Я отмахнулся от дьяка, направив трубу в сторону надворной башни над Чертольскими воротами. Не ведает мой секретарь о готовящейся для поляков ловушки, ну и ладно. У него другие приоритеты, с военным делом не связанные. Я его и взял сюда с собой только потому, что если вдруг что-то важное в свою трубу разгляжу, можно было быстро эти сведения князю Куракину передать. Для того и шкатулку с верёвкой взяли, чтобы Никифор быстро написанное сообщение вниз спустил, а там уже найдётся кому к князю его доставить. Вон сколько народу возле колокольни столпилось. Типа, охраняют.
Вот только вряд ли я чего дельного разглядеть смогу. Только общую картину, да и то. Всё же нужно будет этот прибор до ума доводить. Сложно какие-то подробности разглядеть, когда всё увиденное тёмное, нечёткое да ещё и кверх ногами бегает. Мучение одно. Вот и теперь, я до рези в глазах вглядывался в суетящиеся на стенах воинов, тщетно пытаясь разглядеть среди них Яниса.
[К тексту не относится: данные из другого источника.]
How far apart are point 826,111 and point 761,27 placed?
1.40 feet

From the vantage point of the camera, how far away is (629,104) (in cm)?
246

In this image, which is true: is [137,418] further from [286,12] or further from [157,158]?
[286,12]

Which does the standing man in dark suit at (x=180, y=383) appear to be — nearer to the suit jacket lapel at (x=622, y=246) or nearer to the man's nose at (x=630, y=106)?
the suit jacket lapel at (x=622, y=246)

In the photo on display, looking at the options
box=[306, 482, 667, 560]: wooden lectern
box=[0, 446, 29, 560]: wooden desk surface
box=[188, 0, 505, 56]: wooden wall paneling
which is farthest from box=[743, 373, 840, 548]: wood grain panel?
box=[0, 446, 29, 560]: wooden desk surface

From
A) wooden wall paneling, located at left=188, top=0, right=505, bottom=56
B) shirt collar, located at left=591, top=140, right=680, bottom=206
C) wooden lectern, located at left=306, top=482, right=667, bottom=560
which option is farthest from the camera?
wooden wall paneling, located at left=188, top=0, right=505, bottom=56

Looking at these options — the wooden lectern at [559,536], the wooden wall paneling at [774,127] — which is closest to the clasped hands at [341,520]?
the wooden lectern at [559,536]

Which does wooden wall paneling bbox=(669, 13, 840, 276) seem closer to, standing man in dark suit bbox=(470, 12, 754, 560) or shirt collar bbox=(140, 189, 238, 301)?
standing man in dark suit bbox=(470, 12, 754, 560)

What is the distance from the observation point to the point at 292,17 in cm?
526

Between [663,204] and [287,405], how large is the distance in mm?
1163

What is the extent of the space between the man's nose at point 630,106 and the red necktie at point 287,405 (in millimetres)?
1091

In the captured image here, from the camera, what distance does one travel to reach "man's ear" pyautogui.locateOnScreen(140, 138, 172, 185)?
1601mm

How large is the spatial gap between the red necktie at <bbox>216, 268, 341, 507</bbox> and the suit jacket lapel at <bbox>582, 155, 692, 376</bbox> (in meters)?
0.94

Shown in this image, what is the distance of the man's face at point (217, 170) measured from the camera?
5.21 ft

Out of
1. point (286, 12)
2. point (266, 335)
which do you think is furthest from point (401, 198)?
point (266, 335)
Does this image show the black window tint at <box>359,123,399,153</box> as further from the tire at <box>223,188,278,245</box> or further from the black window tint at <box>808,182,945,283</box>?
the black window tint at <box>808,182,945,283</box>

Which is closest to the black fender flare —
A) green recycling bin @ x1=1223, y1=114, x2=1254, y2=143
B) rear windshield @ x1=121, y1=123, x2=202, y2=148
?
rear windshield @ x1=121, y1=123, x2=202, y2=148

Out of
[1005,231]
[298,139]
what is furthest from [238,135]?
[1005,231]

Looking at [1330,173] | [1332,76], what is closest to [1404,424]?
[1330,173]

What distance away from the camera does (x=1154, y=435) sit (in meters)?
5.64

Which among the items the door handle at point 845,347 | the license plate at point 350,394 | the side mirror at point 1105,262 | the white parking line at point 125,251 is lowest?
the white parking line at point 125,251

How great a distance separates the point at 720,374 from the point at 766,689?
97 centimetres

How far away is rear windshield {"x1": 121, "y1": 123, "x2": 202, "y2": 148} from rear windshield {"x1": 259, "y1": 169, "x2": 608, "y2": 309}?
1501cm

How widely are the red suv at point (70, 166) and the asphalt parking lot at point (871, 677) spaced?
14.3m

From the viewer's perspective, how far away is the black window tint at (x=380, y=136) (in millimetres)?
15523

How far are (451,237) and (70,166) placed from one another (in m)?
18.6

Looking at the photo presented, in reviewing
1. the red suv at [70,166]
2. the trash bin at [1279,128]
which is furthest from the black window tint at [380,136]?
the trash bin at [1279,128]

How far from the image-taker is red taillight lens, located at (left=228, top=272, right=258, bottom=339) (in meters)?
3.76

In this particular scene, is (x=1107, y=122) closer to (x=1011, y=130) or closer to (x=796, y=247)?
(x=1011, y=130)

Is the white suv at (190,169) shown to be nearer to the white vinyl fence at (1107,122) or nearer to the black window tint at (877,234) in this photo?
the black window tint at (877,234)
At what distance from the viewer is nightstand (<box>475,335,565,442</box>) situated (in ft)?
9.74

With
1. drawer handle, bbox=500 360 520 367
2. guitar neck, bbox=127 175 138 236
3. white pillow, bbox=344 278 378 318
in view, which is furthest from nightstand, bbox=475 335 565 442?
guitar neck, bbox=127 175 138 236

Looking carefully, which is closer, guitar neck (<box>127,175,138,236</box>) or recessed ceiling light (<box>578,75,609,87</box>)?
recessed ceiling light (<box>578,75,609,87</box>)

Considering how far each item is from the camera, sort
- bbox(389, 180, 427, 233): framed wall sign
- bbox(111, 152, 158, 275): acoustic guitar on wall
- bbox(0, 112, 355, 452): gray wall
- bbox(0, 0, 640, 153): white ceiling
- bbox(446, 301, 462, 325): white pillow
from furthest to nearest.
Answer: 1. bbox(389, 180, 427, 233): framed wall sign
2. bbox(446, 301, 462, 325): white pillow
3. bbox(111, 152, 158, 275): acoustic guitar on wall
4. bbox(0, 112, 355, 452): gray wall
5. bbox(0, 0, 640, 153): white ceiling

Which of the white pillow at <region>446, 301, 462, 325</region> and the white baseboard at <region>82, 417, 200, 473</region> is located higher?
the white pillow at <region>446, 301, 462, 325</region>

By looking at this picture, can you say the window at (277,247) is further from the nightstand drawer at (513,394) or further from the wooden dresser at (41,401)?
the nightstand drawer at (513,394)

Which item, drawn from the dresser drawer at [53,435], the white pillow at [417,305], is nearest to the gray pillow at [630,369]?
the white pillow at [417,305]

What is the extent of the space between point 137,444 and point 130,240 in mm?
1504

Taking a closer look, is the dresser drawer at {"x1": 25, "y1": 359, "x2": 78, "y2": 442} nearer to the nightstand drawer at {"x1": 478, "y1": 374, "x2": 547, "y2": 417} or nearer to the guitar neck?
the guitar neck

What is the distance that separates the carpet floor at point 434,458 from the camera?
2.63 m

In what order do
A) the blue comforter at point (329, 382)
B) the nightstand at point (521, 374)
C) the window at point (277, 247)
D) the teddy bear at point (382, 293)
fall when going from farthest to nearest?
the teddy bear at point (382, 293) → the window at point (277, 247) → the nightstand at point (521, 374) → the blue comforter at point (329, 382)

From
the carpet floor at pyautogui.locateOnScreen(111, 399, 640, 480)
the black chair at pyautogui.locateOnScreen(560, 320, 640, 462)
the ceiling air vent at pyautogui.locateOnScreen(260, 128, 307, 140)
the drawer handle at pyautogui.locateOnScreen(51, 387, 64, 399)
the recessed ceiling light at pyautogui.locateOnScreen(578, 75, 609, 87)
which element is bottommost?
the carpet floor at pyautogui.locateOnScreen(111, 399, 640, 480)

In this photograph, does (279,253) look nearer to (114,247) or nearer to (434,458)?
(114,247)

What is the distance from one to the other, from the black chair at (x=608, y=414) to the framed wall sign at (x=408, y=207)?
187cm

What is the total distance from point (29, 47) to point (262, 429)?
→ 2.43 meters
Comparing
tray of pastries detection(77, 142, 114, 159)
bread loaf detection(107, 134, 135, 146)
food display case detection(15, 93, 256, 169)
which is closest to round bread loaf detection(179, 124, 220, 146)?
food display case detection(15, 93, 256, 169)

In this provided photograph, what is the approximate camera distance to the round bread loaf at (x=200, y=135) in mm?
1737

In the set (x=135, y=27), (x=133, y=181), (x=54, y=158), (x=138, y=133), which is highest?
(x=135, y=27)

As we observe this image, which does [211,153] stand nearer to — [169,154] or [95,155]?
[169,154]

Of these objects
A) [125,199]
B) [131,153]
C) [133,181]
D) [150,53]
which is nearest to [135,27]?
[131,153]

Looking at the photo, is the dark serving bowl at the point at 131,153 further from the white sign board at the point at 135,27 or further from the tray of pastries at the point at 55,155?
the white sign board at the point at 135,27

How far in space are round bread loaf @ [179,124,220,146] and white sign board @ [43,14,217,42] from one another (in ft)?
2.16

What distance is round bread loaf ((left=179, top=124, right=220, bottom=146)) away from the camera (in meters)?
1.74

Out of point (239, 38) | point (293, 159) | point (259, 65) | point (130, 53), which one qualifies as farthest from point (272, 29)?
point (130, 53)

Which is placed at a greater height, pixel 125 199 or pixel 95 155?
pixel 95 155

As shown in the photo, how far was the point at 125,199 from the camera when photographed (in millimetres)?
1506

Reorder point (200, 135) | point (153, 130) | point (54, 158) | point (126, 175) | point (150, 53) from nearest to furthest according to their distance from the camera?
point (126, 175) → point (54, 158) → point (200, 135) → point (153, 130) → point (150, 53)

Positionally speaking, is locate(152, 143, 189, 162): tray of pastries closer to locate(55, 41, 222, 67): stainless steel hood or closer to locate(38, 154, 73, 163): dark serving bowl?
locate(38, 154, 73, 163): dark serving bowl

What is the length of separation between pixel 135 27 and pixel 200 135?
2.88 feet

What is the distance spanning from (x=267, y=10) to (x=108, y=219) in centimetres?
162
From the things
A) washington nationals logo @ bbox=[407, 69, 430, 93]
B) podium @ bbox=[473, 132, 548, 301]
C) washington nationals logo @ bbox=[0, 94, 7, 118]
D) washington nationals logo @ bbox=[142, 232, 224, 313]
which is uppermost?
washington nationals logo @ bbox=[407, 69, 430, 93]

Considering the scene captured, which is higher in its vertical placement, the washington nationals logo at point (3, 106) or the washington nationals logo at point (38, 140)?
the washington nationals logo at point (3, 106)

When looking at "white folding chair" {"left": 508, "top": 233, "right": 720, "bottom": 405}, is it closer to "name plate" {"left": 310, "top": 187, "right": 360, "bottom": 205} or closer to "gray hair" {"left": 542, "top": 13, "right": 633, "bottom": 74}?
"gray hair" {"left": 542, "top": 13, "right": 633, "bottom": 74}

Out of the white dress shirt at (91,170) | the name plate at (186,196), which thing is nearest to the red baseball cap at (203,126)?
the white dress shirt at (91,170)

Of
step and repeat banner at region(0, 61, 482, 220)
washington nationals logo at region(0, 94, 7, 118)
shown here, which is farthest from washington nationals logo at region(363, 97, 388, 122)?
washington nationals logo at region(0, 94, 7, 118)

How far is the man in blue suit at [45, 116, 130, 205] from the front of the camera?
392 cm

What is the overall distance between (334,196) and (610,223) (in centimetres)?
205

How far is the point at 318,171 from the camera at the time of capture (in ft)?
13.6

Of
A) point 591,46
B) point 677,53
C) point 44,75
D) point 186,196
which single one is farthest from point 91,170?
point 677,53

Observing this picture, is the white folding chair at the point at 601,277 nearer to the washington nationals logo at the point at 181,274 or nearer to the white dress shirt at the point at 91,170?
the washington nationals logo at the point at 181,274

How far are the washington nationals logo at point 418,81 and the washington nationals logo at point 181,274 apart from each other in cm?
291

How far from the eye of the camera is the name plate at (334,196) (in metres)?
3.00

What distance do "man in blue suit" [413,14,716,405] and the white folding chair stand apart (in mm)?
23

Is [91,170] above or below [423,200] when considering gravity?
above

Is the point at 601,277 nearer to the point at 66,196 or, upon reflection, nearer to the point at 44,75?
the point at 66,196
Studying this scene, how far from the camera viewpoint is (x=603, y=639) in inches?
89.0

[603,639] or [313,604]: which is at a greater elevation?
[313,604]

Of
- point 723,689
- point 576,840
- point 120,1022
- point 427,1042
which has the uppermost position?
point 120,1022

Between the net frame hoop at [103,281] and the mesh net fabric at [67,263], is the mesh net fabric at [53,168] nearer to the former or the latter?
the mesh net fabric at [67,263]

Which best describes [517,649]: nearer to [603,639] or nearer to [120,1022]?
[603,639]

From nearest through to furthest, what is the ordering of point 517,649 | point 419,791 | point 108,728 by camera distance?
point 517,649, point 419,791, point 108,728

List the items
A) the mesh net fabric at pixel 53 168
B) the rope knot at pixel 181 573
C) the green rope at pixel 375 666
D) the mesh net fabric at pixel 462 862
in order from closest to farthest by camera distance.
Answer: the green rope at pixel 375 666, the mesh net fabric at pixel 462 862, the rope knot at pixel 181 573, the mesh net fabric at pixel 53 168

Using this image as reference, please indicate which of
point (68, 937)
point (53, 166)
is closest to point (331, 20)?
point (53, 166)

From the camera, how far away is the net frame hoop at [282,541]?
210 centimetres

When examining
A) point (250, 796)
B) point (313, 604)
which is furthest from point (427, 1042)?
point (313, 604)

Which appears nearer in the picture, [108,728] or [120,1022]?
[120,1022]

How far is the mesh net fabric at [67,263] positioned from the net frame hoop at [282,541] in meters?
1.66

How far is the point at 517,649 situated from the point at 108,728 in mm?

Литвинова я в свой план взорвать надворную башню над Чертольскими воротами и тем самым на время запереть часть польского войска в своеобразном котле, посветил. И тот тут же вызвался принять участие в операции, указав на самое слабое место в задуманном: мародёры.
Мысль о том, что московиты настолько обезумели, что под собственную башню подкоп подвели и фугас заложили, ни одному шляхтичу в голову не придёт. Слишком дико это звучит. Но сколько бы вражеских воинов не ворвалось в город, всегда найдутся желающие немного поживиться. И ближайший к городским воротам дом, в подполье которого и начинается подкоп, они своим вниманием скорее всего не обойдут. Взрыву помешать они не смогут, но и времени выждать, пока в город протиснется как можно больше вражеских воинов, уже не надут. Другое дело земляк-литвин, чудом вырвавшийся из заключения и жутко обрадованный появлению победоносного лыцарского войска. Он и сам пограбить не прочь, и доблестным панам гораздо более подходящее место для грабежа показать готов.